**Görev 1:** Aşağıdaki İstanbul Sanayi Odası meclis toplantısına ilişkin metnin tamamını hiçbir değişiklik yapmadan çıkarın.
---------- Seçilen metin
İstanbul Sanayi Odası (İSO) Yönetim Kurulu Başkanı Erdal Bahçıvan, “Türk sanayisinin rekabet gücünü destekleyecek bütün bu yapısal politikaları ve sektörel stratejileri hayata geçirmenin en önemli koşullarından birisi sağlıklı, sürdürülebilir bir makro-finansal istikrar ortamının tesis edilmesidir.” dedi.
İSO’nun, “Yeni Çağın Sanayisine Odaklı Bir Dönüşüm ve Üretimde Verimlilik Artışı İçin Önceliklerimiz” konulu meclis toplantısı, Sanayi ve Teknoloji Bakanı Mehmet Fatih Kacır’ın katılımıyla gerçekleştirildi.
Bahçıvan, toplantıda yaptığı konuşmada, uzun süren bir seçim döneminin artık geride kaldığını, kaybedecek vakit olmadığını belirterek, başta ekonomi olmak üzere Türkiye’nin temel meseleleri ile ilgili adımların ivedilikle atılmasını temenni ettiğini söyledi.
--------------------
---------- Alıştırma verileri
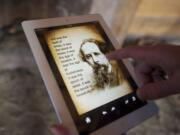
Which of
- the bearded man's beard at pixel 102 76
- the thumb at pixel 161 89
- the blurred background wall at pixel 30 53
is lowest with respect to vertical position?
the thumb at pixel 161 89

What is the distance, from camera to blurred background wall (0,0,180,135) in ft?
2.39

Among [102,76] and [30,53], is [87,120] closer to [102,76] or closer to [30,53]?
[102,76]

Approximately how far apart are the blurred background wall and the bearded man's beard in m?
0.09

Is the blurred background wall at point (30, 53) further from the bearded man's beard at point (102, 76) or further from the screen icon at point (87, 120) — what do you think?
the screen icon at point (87, 120)

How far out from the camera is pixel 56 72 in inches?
18.1

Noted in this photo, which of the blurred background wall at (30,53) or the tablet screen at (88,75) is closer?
the tablet screen at (88,75)

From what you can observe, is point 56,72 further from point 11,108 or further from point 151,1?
point 151,1

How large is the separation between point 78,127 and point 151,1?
89cm

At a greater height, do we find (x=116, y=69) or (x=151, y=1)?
(x=151, y=1)

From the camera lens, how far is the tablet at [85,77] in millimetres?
448

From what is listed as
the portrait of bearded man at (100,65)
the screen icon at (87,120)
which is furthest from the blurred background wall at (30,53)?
the screen icon at (87,120)

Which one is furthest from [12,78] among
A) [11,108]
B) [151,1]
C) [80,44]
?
[151,1]

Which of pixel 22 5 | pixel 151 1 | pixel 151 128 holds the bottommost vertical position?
pixel 151 128

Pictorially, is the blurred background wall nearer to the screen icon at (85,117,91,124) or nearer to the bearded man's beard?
the bearded man's beard
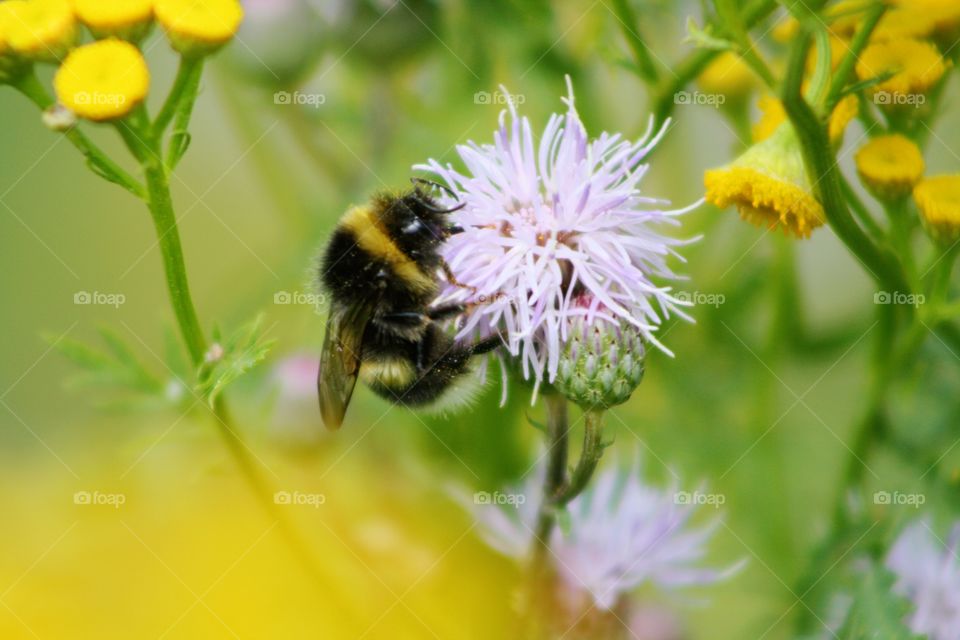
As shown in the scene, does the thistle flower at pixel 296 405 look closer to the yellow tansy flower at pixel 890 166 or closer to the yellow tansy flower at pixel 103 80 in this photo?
the yellow tansy flower at pixel 103 80

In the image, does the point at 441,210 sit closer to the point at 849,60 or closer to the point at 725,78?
the point at 849,60

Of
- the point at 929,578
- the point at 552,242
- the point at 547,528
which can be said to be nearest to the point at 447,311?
the point at 552,242

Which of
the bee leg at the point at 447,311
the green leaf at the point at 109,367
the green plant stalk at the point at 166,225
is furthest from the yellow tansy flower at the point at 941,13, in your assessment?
the green leaf at the point at 109,367

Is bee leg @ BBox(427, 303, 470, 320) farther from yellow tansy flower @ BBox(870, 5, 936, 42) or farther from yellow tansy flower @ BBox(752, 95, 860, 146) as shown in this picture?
yellow tansy flower @ BBox(870, 5, 936, 42)

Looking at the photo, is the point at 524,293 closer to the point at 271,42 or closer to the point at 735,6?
the point at 735,6

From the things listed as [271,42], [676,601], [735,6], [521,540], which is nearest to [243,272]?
[271,42]
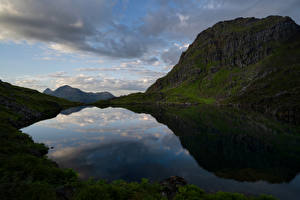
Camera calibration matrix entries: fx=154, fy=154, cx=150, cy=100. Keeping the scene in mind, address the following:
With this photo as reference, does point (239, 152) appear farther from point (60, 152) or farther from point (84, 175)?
point (60, 152)

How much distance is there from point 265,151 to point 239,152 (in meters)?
7.07

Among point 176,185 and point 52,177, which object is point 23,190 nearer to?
point 52,177

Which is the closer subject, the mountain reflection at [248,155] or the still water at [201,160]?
the still water at [201,160]

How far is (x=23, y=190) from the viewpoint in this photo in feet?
33.3

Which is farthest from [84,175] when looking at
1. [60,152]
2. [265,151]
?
[265,151]

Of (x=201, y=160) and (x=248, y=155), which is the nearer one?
(x=201, y=160)

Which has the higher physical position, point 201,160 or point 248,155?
point 248,155

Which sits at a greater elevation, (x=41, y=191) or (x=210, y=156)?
(x=41, y=191)

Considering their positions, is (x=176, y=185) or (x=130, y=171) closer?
(x=176, y=185)

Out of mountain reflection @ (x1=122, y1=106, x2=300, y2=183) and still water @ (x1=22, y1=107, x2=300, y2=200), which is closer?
still water @ (x1=22, y1=107, x2=300, y2=200)

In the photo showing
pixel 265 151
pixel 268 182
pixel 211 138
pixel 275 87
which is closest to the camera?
pixel 268 182

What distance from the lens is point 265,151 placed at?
124ft

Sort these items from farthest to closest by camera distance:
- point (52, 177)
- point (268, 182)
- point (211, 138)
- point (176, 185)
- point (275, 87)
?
point (275, 87) → point (211, 138) → point (268, 182) → point (176, 185) → point (52, 177)

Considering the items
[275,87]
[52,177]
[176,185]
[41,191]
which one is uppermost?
[275,87]
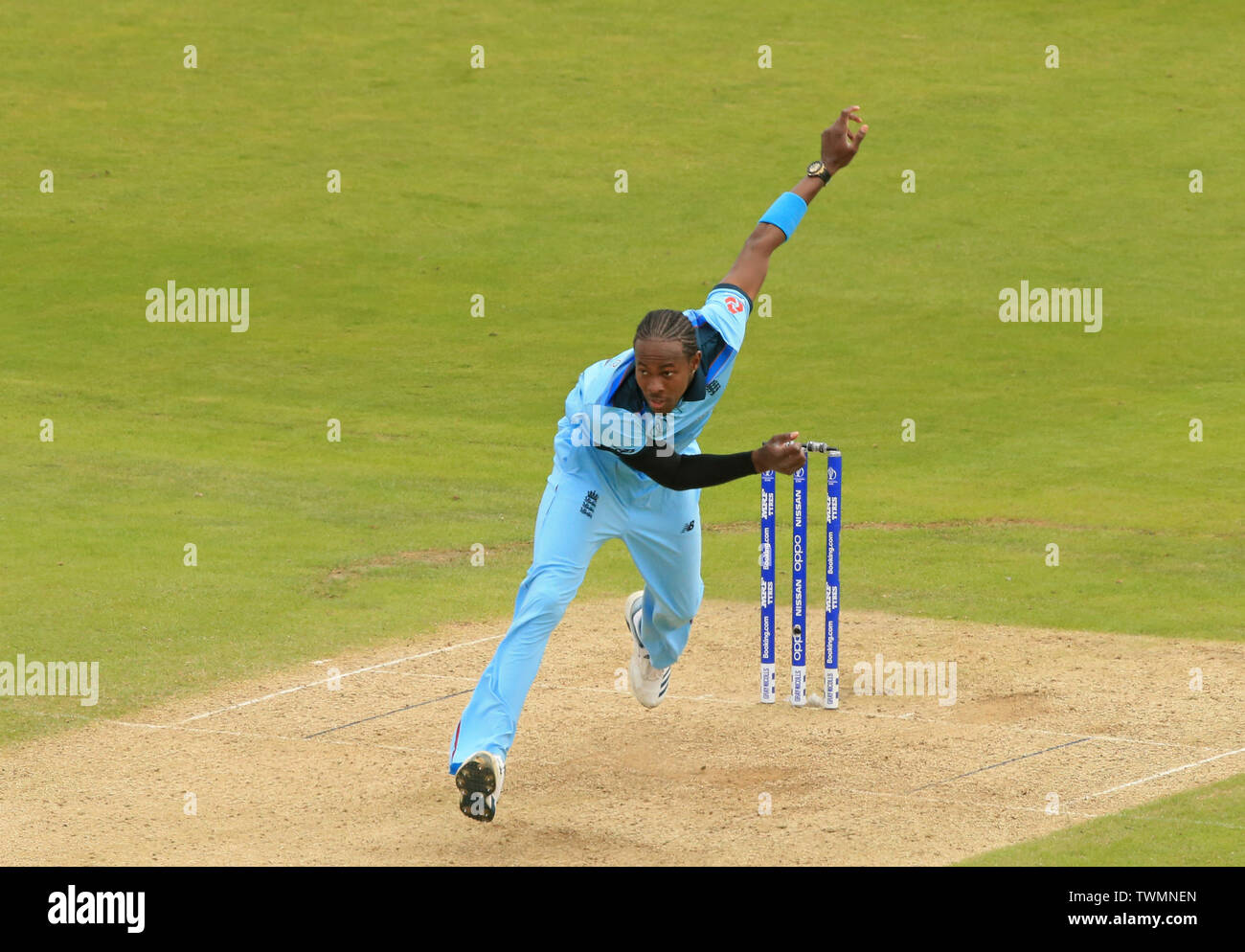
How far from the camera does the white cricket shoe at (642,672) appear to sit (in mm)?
10048

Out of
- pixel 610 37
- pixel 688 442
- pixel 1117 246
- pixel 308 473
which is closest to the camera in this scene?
pixel 688 442

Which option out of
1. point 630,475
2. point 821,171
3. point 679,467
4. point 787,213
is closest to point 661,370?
point 679,467

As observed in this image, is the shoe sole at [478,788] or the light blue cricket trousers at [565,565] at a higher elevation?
the light blue cricket trousers at [565,565]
--------------------
**Görev 2:** Yukarıdaki kayıtlarda şu dizenin geçtiği her satırı çıkarın: "appear". Büyük ve küçük harf farkı dikkate alınmalıdır.

**Yazılı yanıt 1:**
İstanbul Sanayi Odası (İSO) Yönetim Kurulu Başkanı Erdal Bahçıvan, “Türk sanayisinin rekabet gücünü destekleyecek bütün bu yapısal politikaları ve sektörel stratejileri hayata geçirmenin en önemli koşullarından birisi sağlıklı, sürdürülebilir bir makro-finansal istikrar ortamının tesis edilmesidir.” dedi.
İSO’nun, “Yeni Çağın Sanayisine Odaklı Bir Dönüşüm ve Üretimde Verimlilik Artışı İçin Önceliklerimiz” konulu meclis toplantısı, Sanayi ve Teknoloji Bakanı Mehmet Fatih Kacır’ın katılımıyla gerçekleştirildi.
Bahçıvan, toplantıda yaptığı konuşmada, uzun süren bir seçim döneminin artık geride kaldığını, kaybedecek vakit olmadığını belirterek, başta ekonomi olmak üzere Türkiye’nin temel meseleleri ile ilgili adımların ivedilikle atılmasını temenni ettiğini söyledi.

**Yazılı yanıt 2:**
With this photo as reference, does point (239, 152) appear farther from point (60, 152) or farther from point (84, 175)?
How far from the camera does the white cricket shoe at (642,672) appear to sit (in mm)?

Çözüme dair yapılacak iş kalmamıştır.